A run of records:
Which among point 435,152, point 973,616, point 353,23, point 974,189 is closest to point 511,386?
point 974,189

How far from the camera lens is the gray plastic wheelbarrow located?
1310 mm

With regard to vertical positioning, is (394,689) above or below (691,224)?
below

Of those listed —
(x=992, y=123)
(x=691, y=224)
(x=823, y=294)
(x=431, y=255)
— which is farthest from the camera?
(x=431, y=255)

Given problem: Revise the part of the records that opens with the line containing "Of those listed —" and runs through the end of the records, replacing "farthest" with "closest" and leaving everything else unchanged. Give back only those revised lines.

Answer:
Of those listed —
(x=992, y=123)
(x=691, y=224)
(x=823, y=294)
(x=431, y=255)
— which is closest from the camera?
(x=431, y=255)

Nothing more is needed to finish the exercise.